News Feature

Deer Isle
Originally published in Island Ad-Vantages, May 18, 2023
Island students take on the Big Apple
18 DISHS drama students travel to New York City

New York, New York

Standing from left, Judson Nevells, Jonah Brages, Billy Joe Gove, John Lincoln, Andi Leaf, Grace McGuire, Avie Larrabee, Hallie Hudson, Owen Staples, Mira Carter, Caleb Hardie and Sam Robbins. Kneeling from left, Taylor Wiberg, Brooklyn Jones, Katie Gell, Marlaina Jones, Rosalie Bayley and Gabrielle Teague. 18 DISHS students and their chaperones traveled to New York City on the weekend of April 14. The students all are members of the DISHS drama program and were able to go thanks to the Reach Performing Arts Center, who paid for the trip. While in the city the students saw two Broadway shows, Some Like it Hot and Six. This is the first trip the drama department has taken since the covid 19 pandemic and the third since the tradition started in 2018.

Photo courtesy of Deer Isle-Stonington High School

by Will Robinson

For the first time since the COVID-19 pandemic began, students from Deer Isle-Stonington High School traveled to New York City for a weekend of sightseeing, food and theater.

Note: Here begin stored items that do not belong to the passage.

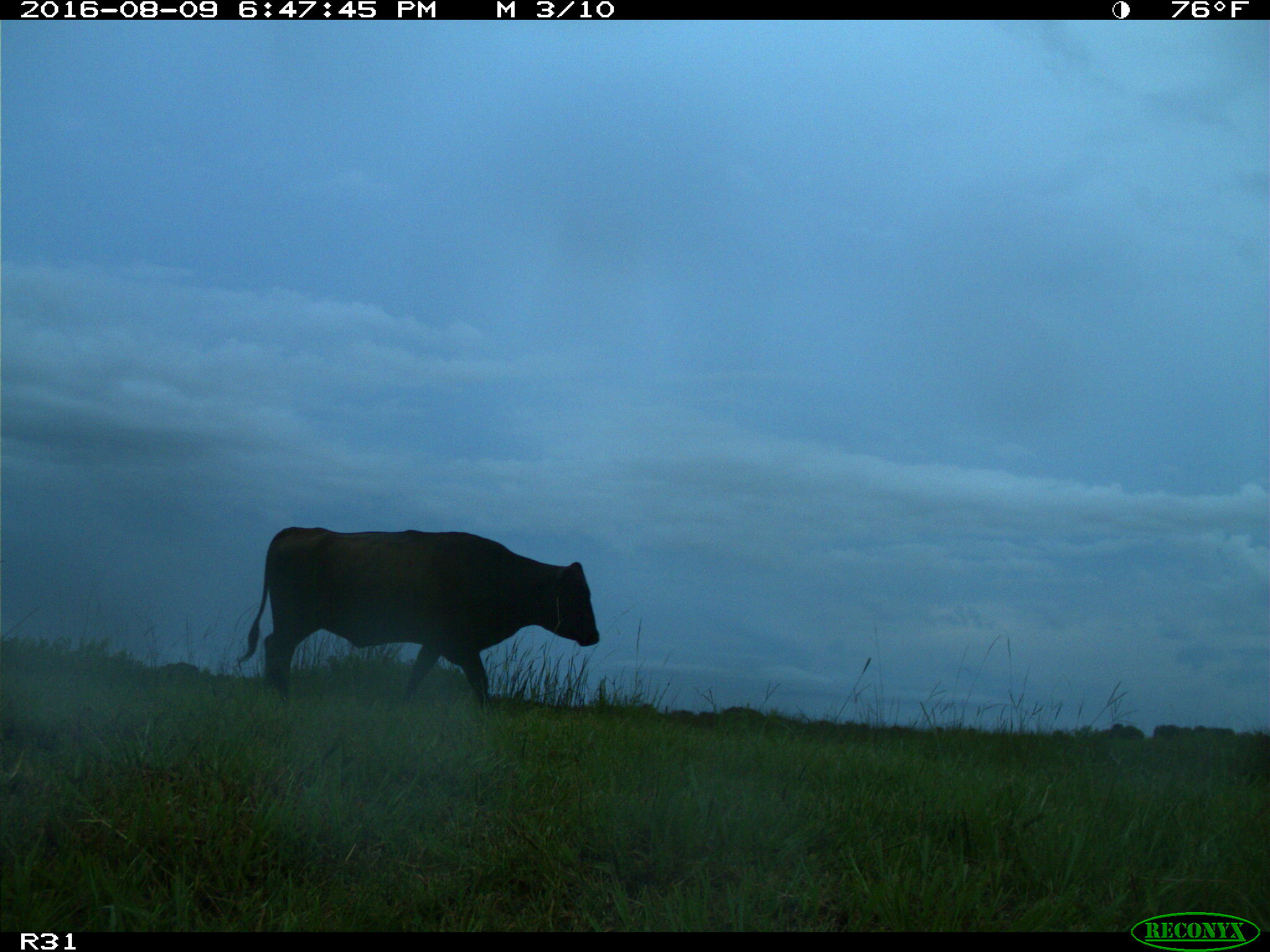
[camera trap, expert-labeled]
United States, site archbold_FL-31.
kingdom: Animalia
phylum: Chordata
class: Mammalia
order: Artiodactyla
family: Bovidae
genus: Bos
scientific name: Bos taurus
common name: domestic cow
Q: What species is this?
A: Bos taurus (domestic cow).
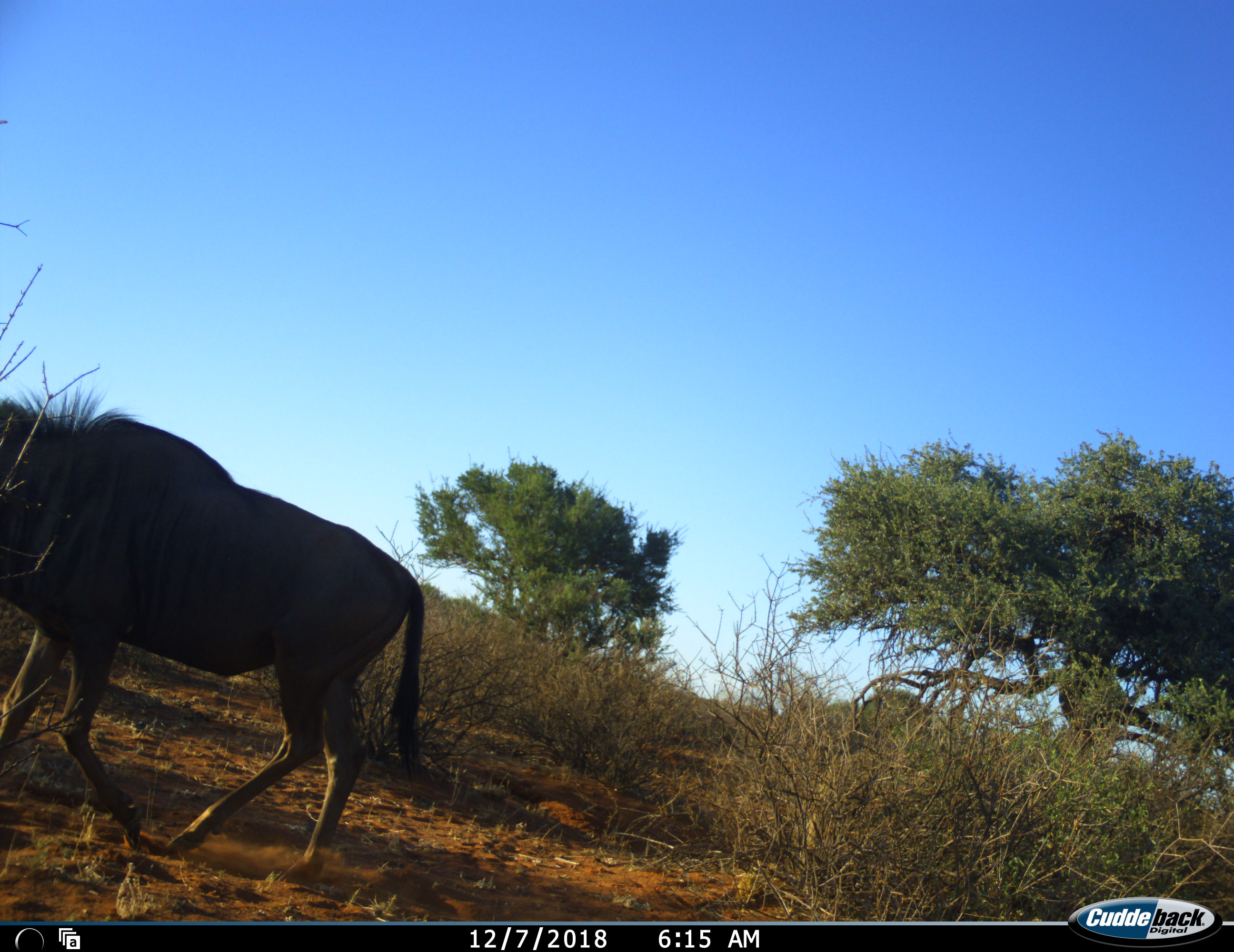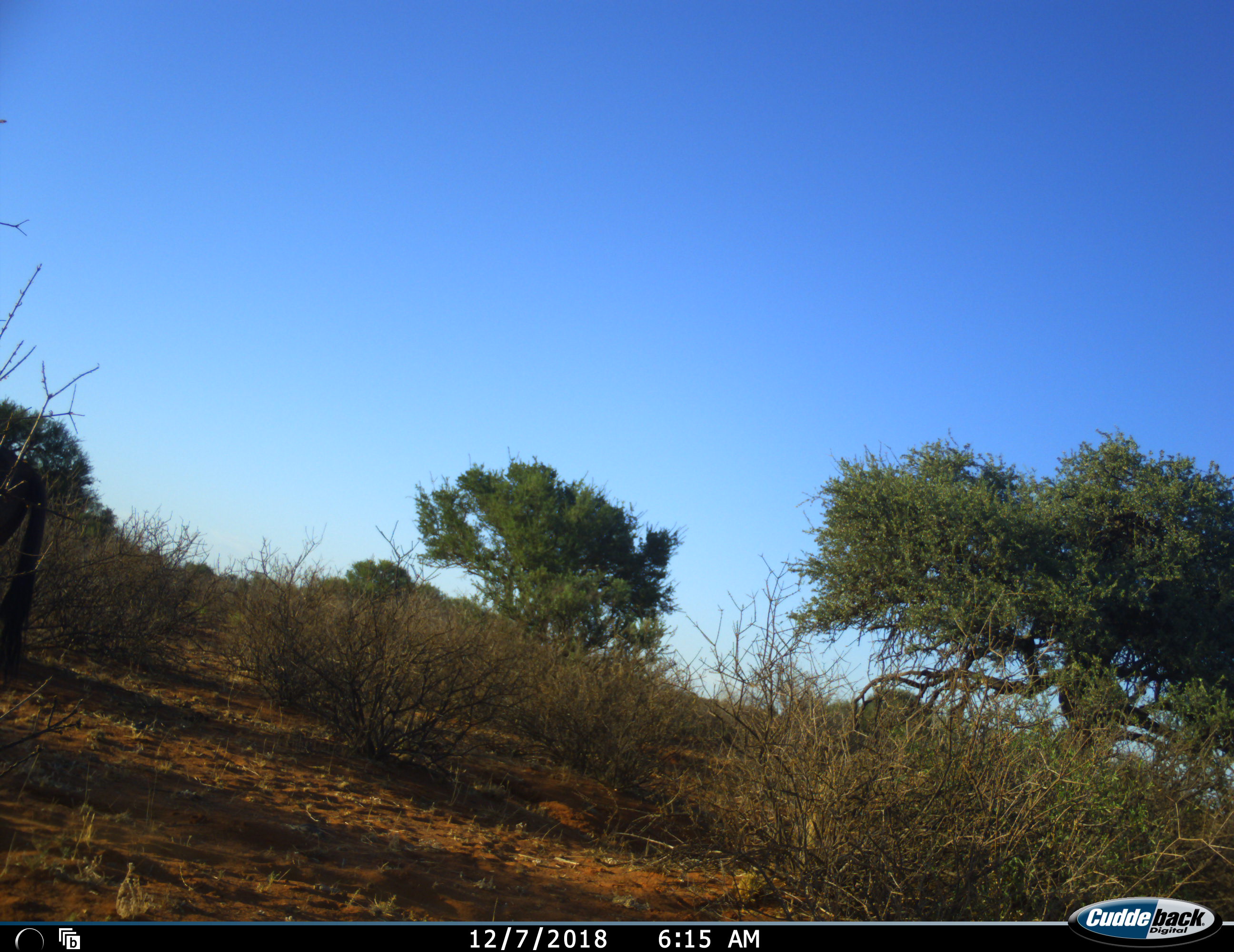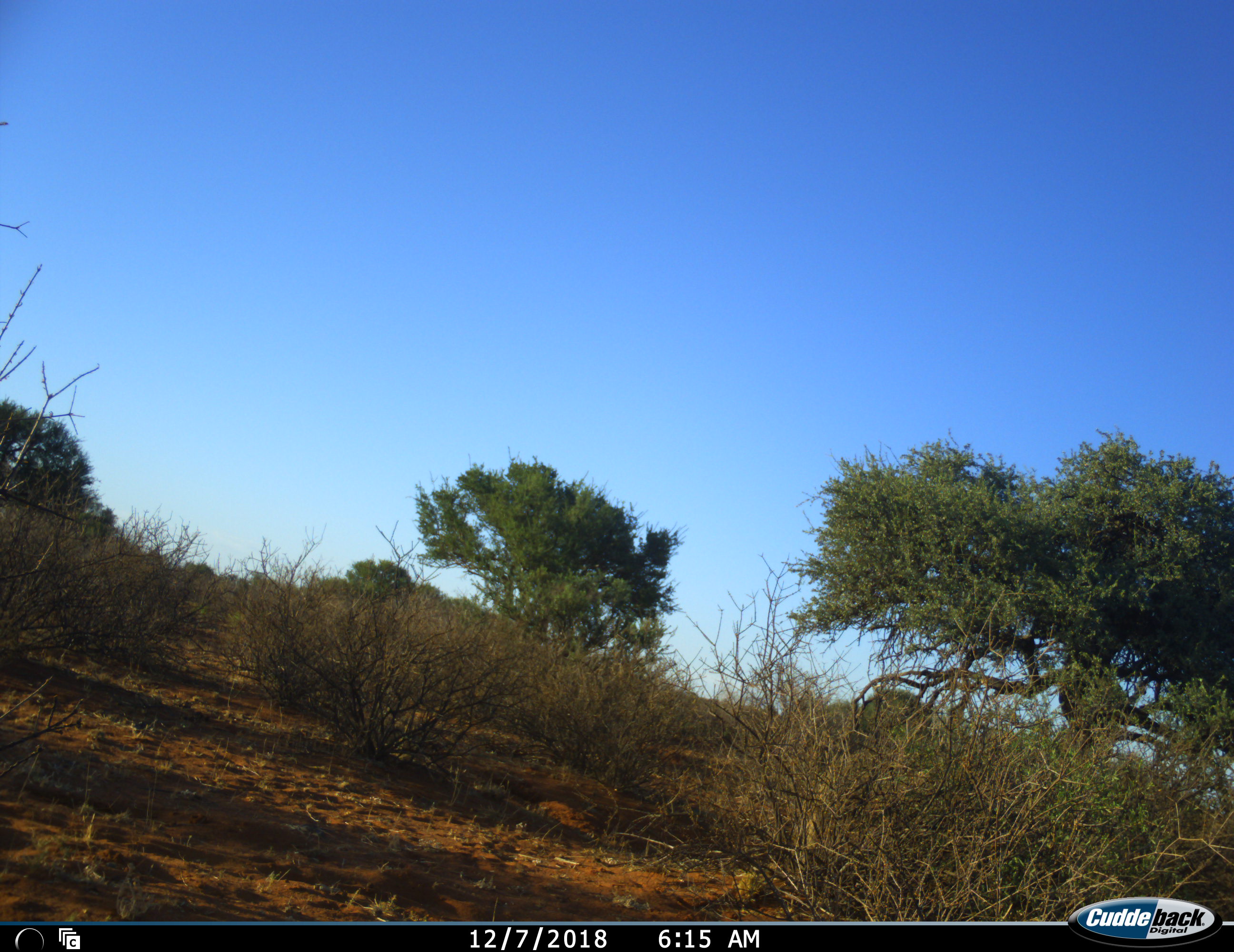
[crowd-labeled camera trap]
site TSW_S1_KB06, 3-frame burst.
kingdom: Animalia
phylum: Chordata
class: Mammalia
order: Artiodactyla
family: Bovidae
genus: Connochaetes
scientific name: Connochaetes taurinus taurinus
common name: blue wildebeest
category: wildebeestblue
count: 1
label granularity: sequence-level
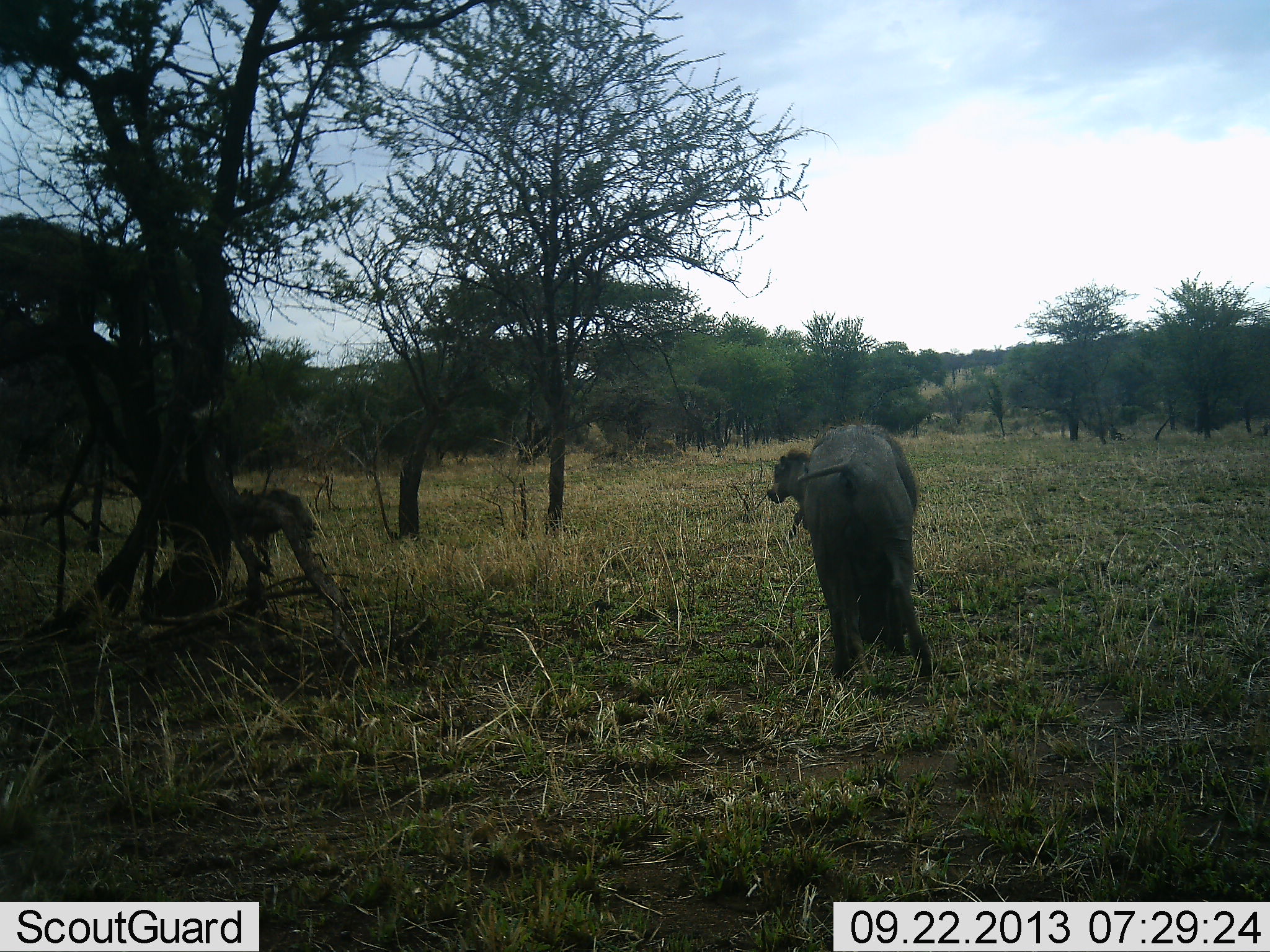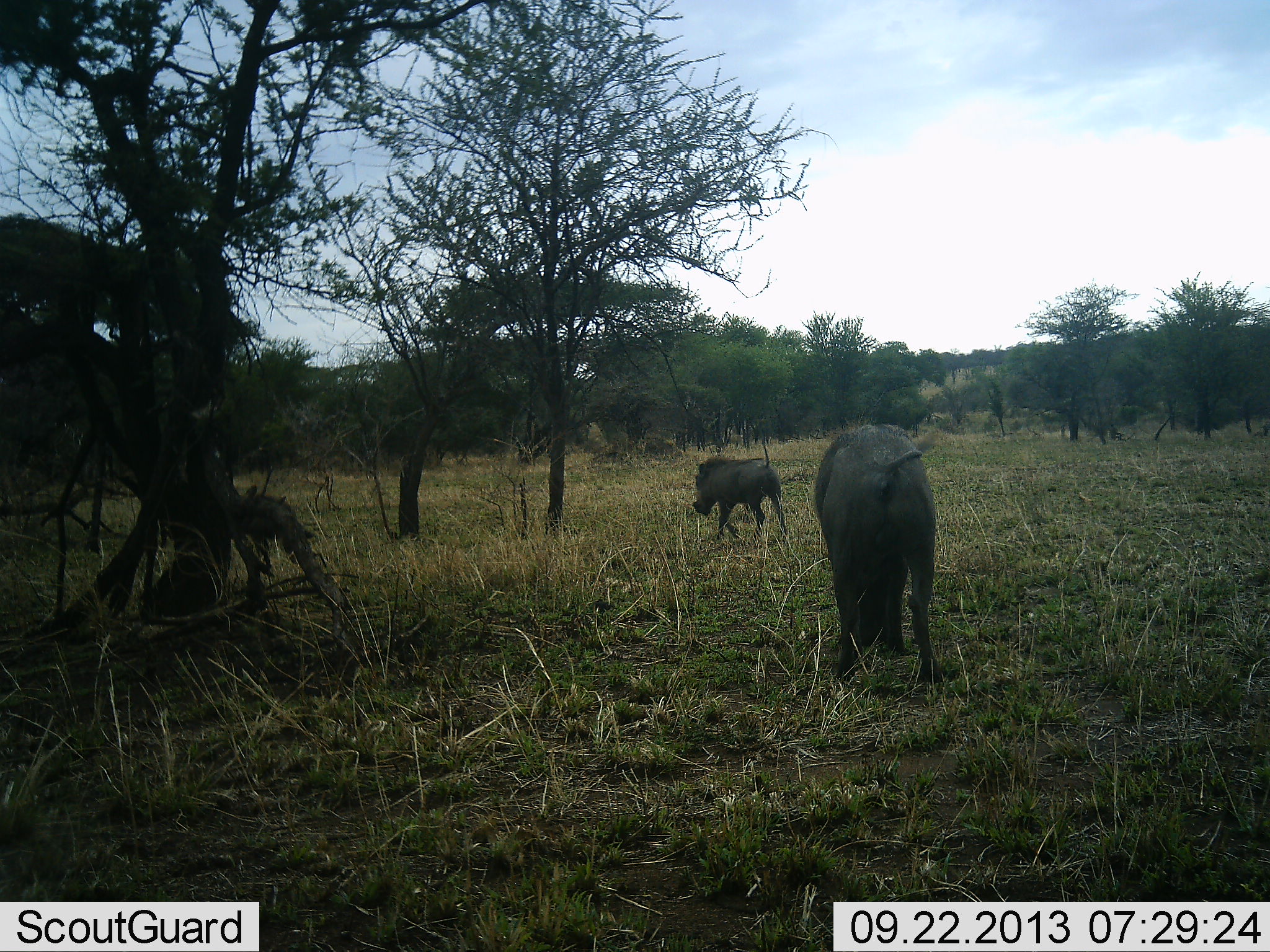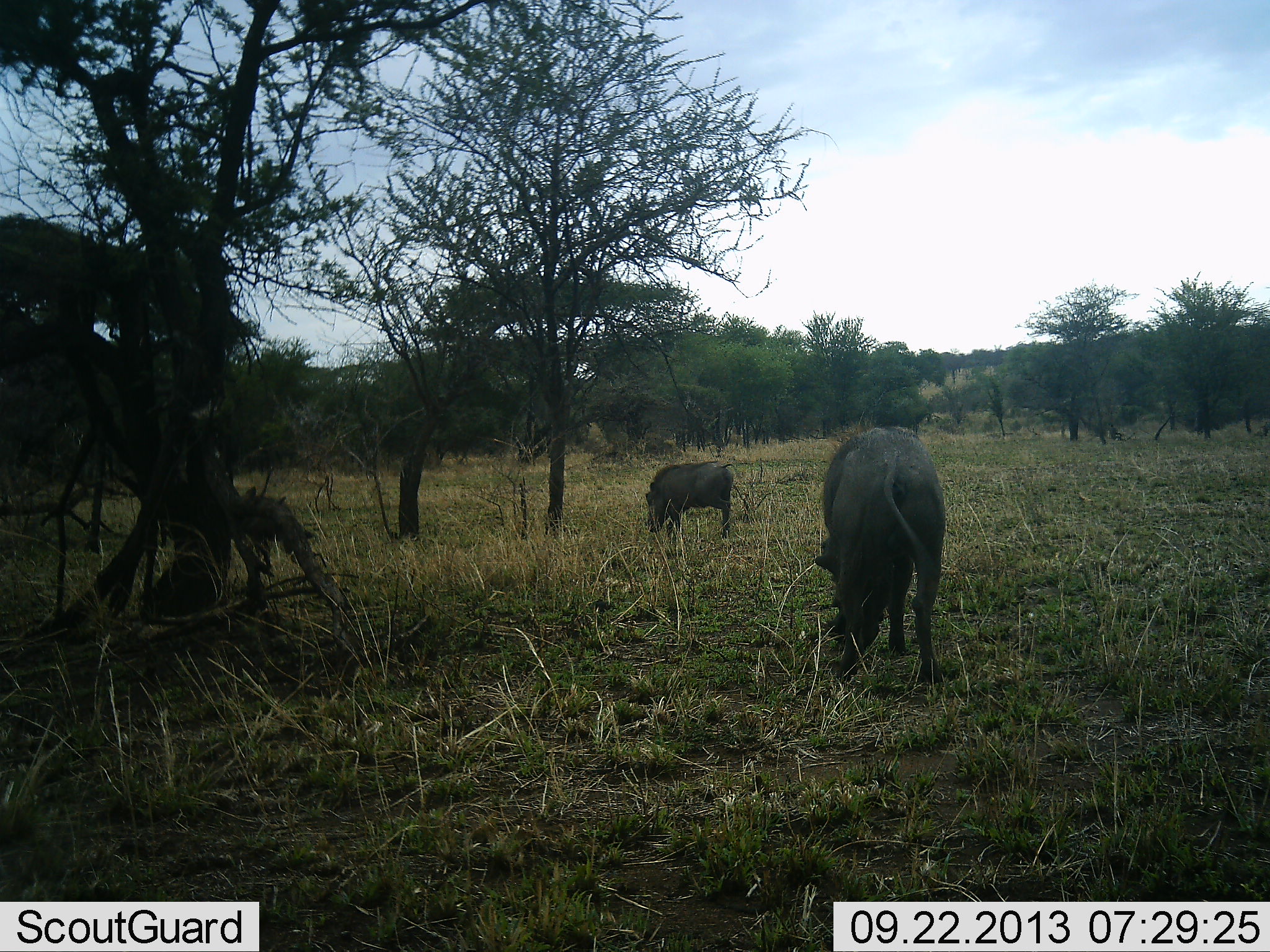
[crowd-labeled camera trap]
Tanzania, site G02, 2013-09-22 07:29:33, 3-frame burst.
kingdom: Animalia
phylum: Chordata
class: Mammalia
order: Artiodactyla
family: Suidae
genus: Phacochoerus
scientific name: Phacochoerus africanus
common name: warthog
Warthog (Phacochoerus africanus), count 3. Behavior (volunteer vote fractions): standing 18%, resting 0%, moving 82%, interacting 0%. Young present (vote fraction): 0%. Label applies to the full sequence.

To go on the trip, the 18 students had to represent Deer Isle-Stonington at the Maine Drama Fest on Mount Desert Island, putting on a production of Bobby Wilson Can Eat His Own Face.

Students left the island April 14, riding a school bus three hours to Portland. On Saturday, the group boarded a coach bus that took them to New York. They returned Monday.

“What’s mind blowing is to take kids from this small island community and give them the opportunity to do something they’ve never done before,” said Marion Austin, co-chair of the friends of the Reach board and a language arts teacher at DISHS.

According to Austin the students saw two Broadway shows, Some Like It Hot and Six. They also walked the entire length of Manhattan, shopped thrift stores in the fashion district, strolled through Central Park, saw the animals at the Central Park Zoo and ate at a French restaurant.

According to John Lincoln, director of the Reach Performing Arts Center, the trip was a way to broaden the theatrical horizons of the school’s drama students by having them see a live Broadway production.

“It gives them a chance to see a whole different world,” Lincoln said.

Lincoln praised the Reach Performing Arts Center for paying the total cost of the trip.

“The Reach exists and is able to do what it does because of the generosity of its donors,” he said.

As for next year, Lincoln said they might choose Portland or Boston, possibly doing a trip to New York City every other year.